• [Work task]
Somewhere below are a line with "co-FCN (Conditional Fully" and a later line with "Answer (YES/NO): NO". Output exactly those lines and all lines between them.

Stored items
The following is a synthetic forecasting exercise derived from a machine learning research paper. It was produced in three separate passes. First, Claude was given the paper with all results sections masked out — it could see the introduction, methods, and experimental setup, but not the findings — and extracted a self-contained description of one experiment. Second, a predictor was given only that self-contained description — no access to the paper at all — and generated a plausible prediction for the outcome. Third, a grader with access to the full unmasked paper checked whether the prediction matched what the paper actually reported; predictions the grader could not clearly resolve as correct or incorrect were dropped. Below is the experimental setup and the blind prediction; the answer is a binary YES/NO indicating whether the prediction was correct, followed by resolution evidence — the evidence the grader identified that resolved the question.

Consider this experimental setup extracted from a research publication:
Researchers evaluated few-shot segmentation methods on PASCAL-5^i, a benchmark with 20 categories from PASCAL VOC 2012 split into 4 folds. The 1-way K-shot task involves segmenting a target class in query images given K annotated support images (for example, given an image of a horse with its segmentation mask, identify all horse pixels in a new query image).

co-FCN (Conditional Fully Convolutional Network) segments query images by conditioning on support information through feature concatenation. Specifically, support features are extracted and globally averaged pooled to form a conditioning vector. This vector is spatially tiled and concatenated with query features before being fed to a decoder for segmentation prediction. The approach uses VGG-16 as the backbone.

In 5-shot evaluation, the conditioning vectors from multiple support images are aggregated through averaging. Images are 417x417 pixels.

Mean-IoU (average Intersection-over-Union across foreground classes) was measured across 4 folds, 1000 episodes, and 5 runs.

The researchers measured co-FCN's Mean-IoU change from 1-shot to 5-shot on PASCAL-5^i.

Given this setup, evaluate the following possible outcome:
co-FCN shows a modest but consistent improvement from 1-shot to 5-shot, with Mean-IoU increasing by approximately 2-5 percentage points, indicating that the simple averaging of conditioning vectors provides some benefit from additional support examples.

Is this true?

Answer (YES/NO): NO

...

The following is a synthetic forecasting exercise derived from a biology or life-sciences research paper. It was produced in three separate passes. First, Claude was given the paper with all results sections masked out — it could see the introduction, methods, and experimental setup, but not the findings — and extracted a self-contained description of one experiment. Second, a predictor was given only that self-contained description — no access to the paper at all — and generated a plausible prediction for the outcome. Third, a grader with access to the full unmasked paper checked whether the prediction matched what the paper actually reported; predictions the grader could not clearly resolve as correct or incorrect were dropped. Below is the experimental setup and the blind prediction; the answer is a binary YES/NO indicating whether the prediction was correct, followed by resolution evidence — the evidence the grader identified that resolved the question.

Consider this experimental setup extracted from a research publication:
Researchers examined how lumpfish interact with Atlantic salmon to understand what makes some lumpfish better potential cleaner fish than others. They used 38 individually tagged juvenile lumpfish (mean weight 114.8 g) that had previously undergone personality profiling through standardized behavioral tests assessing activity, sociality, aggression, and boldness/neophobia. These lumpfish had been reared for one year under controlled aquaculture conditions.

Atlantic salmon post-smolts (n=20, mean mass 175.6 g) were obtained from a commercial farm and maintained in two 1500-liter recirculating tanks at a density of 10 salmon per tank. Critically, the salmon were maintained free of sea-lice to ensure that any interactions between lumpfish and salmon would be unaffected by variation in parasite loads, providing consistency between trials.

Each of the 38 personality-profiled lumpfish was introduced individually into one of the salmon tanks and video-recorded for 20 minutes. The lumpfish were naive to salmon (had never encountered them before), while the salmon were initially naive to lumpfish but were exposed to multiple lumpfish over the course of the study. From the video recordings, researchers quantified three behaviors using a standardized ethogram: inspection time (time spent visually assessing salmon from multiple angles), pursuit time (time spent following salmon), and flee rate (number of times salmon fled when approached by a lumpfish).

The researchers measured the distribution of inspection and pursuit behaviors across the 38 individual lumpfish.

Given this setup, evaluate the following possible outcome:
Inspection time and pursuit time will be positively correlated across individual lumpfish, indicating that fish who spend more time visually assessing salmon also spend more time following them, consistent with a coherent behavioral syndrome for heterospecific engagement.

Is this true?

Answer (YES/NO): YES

• [Solution to the exercise]
co-FCN (Conditional Fully Convolutional Network) segments query images by conditioning on support information through feature concatenation. Specifically, support features are extracted and globally averaged pooled to form a conditioning vector. This vector is spatially tiled and concatenated with query features before being fed to a decoder for segmentation prediction. The approach uses VGG-16 as the backbone.

In 5-shot evaluation, the conditioning vectors from multiple support images are aggregated through averaging. Images are 417x417 pixels.

Mean-IoU (average Intersection-over-Union across foreground classes) was measured across 4 folds, 1000 episodes, and 5 runs.

The researchers measured co-FCN's Mean-IoU change from 1-shot to 5-shot on PASCAL-5^i.

Given this setup, evaluate the following possible outcome:
co-FCN shows a modest but consistent improvement from 1-shot to 5-shot, with Mean-IoU increasing by approximately 2-5 percentage points, indicating that the simple averaging of conditioning vectors provides some benefit from additional support examples.

Is this true?

Answer (YES/NO): NO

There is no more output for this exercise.